[Exercices proposés]
a) D'après l'intervention sur le Plan local d'Urbanisme, de quelle année datait l'ancien Plan d'Occupation des Sols ?
b) Recopiez fidèlement le passage de l'intervention sur le Plan local d'Urbanisme qui commence par les mots « Pour répondre à » et s'achève sur « en matière d’urbanisme. ».
c) Reprenez l'intervention sur le Plan local d'Urbanisme après sa dernière phrase et rédigez-en la suite.

[Texte présenté]

◇ ◇ ◇

Plan local d’Urbanisme (PLU)
Intervention de Patrick BLOCHE,
Président du Groupe socialiste
et radical de gauche
Monsieur le Maire,
Cher(e)s Collègues,
Nous devons aujourd’hui nous prononcer avant le lancement de l’enquête publique sur le Plan local d’Urbanisme, qui permettra de dessiner, pour les vingt années à venir, le nouveau visage de notre capitale.
Fixer les règles d’urbanisme pour deux décennies représente un véritable défi : il s’agit, en effet, de concilier l’impératif de développement économique et de l’habitat avec l’amélioration du cadre de vie de nos concitoyens, tout en tenant compte de la densité du bâti (l’une des plus importantes au monde au regard de la petite superficie de notre ville : 105 km²), paramètre déterminant dans l’élaboration de la nouvelle carte urbaine.
Pour répondre à ce défi, vous avez choisi, Monsieur le Maire, la voie la plus féconde pour la vie démocratique de notre Cité. Fidèle à vos engagements, vous avez voulu élaborer le PLU en y associant, par une politique inédite de concertation, l’ensemble des Parisiennes et des Parisiens.
Le PLU est, d’abord en cela, un acte démocratique fondateur pour Paris.
Un acte fondateur, car la démarche collective et constructive qui a présidé à l’élaboration du PLU, grâce à l’énergie et la compétence de votre adjoint à l’urbanisme, Jean-Pierre Caffet, et de son équipe, auquel je tiens à rendre un hommage tout particulier au nom des élus socialistes et radicaux de gauche, nous a véritablement permis de rompre avec l’immobilisme parisien existant par le passé en matière d’urbanisme.
L’ancien Plan d’Occupation des Sols, auquel doit se substituer le PLU, datait de 1977. Il n’avait été modifié que partiellement depuis, révélant le manque d’ambition de la droite parisienne et sa frilosité à l’égard des grands projets d’aménagement urbain.
Afin de changer cette vision étriquée de la Ville, vous avez saisi dès 2001, Monsieur le Maire, la formidable opportunité offerte par la Loi SRU de décembre 2000, pour lancer l’un des chantiers les plus ambitieux de la mandature.
D’abord par l’élaboration concertée du Projet d’aménagement et de développement durable, voté il y a exactement deux ans par l’ensemble de la majorité municipale.
Ensuite, par l’envoi d’un questionnaire à 800.000 foyers parisiens, questionnaire dont le taux de réponse (+ de 15%), a démontré un réel intérêt citoyen pour les questions d’architecture et d’aménagement urbain. Les débats qui ont eu lieu, ensuite, sur le projet des Halles – qui constitue l’un des 21 secteurs d’aménagement définis dans le cadre du PADD -, en ont été une autre illustration.

◇ ◇ ◇

[Jeu de données]
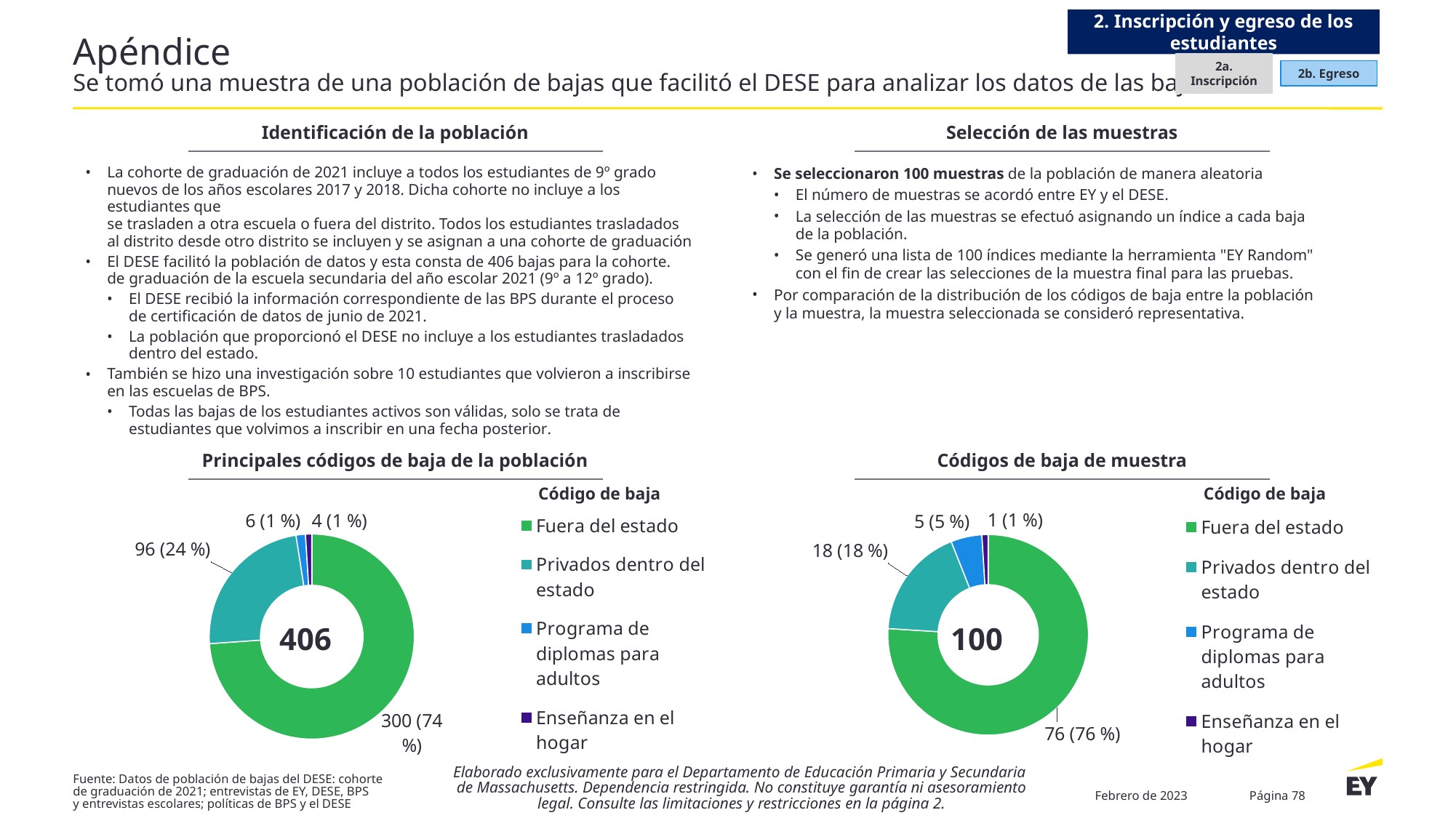
In the chart 'Códigos de baja de muestra', which category has the largest value? Fuera del estado In the chart 'Principales códigos de baja de la población', what is the total shown in the centre of the donut? 406 In the chart 'Códigos de baja de muestra', what share of the pie does 'Privados dentro del estado' represent? 18 % In the chart 'Principales códigos de baja de la población', what is the value for 'Fuera del estado'? 300 (74 %) What kind of chart is 'Principales códigos de baja de la población'? Pie chart (donut) In the chart 'Códigos de baja de muestra', which is larger: 'Privados dentro del estado' or 'Programa de diplomas para adultos'? Privados dentro del estado How many categories does the legend of the chart 'Códigos de baja de muestra' list? 4 In the chart 'Códigos de baja de muestra', what is the value for 'Programa de diplomas para adultos'? 5 (5 %) In the chart 'Principales códigos de baja de la población', what is the difference between 'Fuera del estado' and 'Privados dentro del estado'? 204 In the chart 'Principales códigos de baja de la población', what is the value for 'Privados dentro del estado'? 96 (24 %) In the chart 'Principales códigos de baja de la población', which category has the smallest value? Enseñanza en el hogar In the chart 'Códigos de baja de muestra', what is the value for 'Fuera del estado'? 76 (76 %)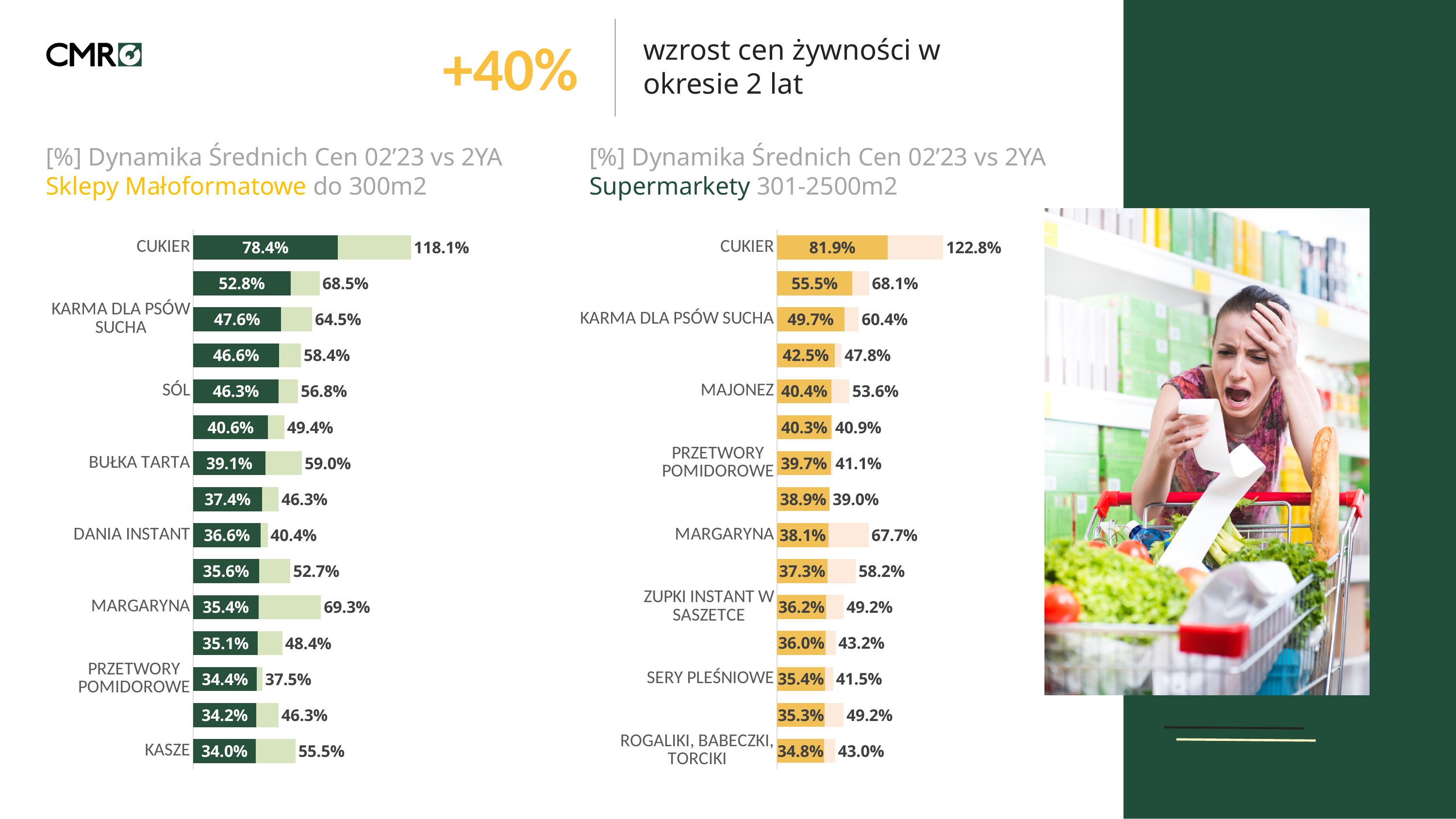
How many bars are plotted in the left chart (Sklepy Małoformatowe do 300m2)? 15 In the right chart (Supermarkety 301-2500m2), what is the value printed inside the bar for MAJONEZ? 40.4% In the left chart (Sklepy Małoformatowe do 300m2), what is the difference between the two values printed for CUKIER (118.1% and 78.4%)? 39.7 percentage points What type of chart is used on this slide? Bar chart Comparing the value printed at the end of the MARGARYNA bar in the left chart (69.3%) with that in the right chart (67.7%), which chart shows the larger value? The left chart (Sklepy Małoformatowe) In the left chart (Sklepy Małoformatowe do 300m2), which labelled category has the lowest value printed inside its bar? KASZE In the left chart (Sklepy Małoformatowe do 300m2), which category has the highest value? CUKIER In the right chart (Supermarkety 301-2500m2), what is the value printed at the end of the CUKIER bar? 122.8% In the left chart (Sklepy Małoformatowe do 300m2), what is the value printed inside the dark bar for CUKIER? 78.4% In the right chart (Supermarkety 301-2500m2), what is the value printed inside the bar for SERY PLEŚNIOWE? 35.4% In the right chart (Supermarkety 301-2500m2), which labelled category has the lowest value printed inside its bar? ROGALIKI, BABECZKI, TORCIKI In the left chart (Sklepy Małoformatowe do 300m2), what is the value printed at the end of the CUKIER bar? 118.1%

◇ ◇ ◇

[Corrigés par exercice]
a) Il datait de 1977.

b)
Pour répondre à ce défi, vous avez choisi, Monsieur le Maire, la voie la plus féconde pour la vie démocratique de notre Cité. Fidèle à vos engagements, vous avez voulu élaborer le PLU en y associant, par une politique inédite de concertation, l’ensemble des Parisiennes et des Parisiens.
Le PLU est, d’abord en cela, un acte démocratique fondateur pour Paris.
Un acte fondateur, car la démarche collective et constructive qui a présidé à l’élaboration du PLU, grâce à l’énergie et la compétence de votre adjoint à l’urbanisme, Jean-Pierre Caffet, et de son équipe, auquel je tiens à rendre un hommage tout particulier au nom des élus socialistes et radicaux de gauche, nous a véritablement permis de rompre avec l’immobilisme parisien existant par le passé en matière d’urbanisme.

c)
Dans les échanges passionnants, souvent passionnés, qui ont jalonné le processus d’élaboration du PLU, c’est quelque part la Ville rêvée qui est dessinée, celle d’une Cité où l’on voudrait pouvoir concilier l’art de vivre la ville, celui de se loger et d’y travailler.
Le PLU est un acte démocratique au sens où le règlement qui nous est présenté apporte des réponses concrètes aux attentes de nos concitoyens. Il convient tout particulièrement de saluer le remarquable travail accompli par les associations locales et les 121 Conseils de quartiers – plus de 11.000 propositions ont ainsi été faites – mais aussi par les maires et les élus d’arrondissements.
Des limitations conséquentes à la densité des constructions sont donc apportées, une place plus grande est accordée aux espaces verts, les filets de hauteur existants sont préservés, répondant à la demande des Parisiens, hormis les plus jeunes, de ne pas construire d’immeubles de grande hauteur supplémentaires. Il s’agit de vivre mieux à Paris en faisant respirer la Ville, en permettant à ses habitants de se la réapproprier et de réinvestir l’espace public. Cela passe, bien sûr, par la réduction de la circulation automobile pour des enjeux de santé publique, par le développement des transports en commun en sites propres, sans pour autant que cela se fasse au détriment du stationnement. C’est d’ailleurs là l’un des principaux enseignements du questionnaire déjà cité dont notre groupe a souhaité se faire l’écho en demandant que soit étudiée la possibilité d’un zonage spécifique en matière de stationnement résidentiel.
Pour autant, nous pensons, Monsieur le Maire, qu’il est important de veiller à ce que l’on ne puisse utiliser cette « arme réglementaire » que peut être le PLU, pour figer la ville. Nous ne ferions alors que reproduire les erreurs du passé. Il convient d’être attentif à éviter tout risque de glaciation du bâti qui pourrait finalement s’avérer contraire à l’objectif d’évolution du paysage urbain. Or, celle-ci est primordiale si l’on souhaite répondre au désir de pouvoir vivre et travailler à Paris. Ainsi, nombre de ménages ne trouvent plus à se loger à Paris dans des conditions satisfaisantes, alors même qu’ils y travaillent.
Vous n’avez pas attendu l’élaboration du PLU, Monsieur le Maire, pour répondre à cette attente. Vous vous êtes déjà engagé à créer d’abord 3.500 puis, à partir de 2005, 4.000 logements sociaux par an jusqu’à la fin de la mandature, l’objectif de 4.000 logements ayant d’ailleurs été atteint à la fin de l’année dernière par Jean-Yves Mano.
Les élus socialistes et radicaux de gauche souhaitent, à cet égard, que les éventuelles modifications qui seront apportées au PLU, notamment dans le cadre de l’enquête publique, continuent de répondre pleinement à l’objectif de relance de la production de logements, notamment sociaux et intermédiaires.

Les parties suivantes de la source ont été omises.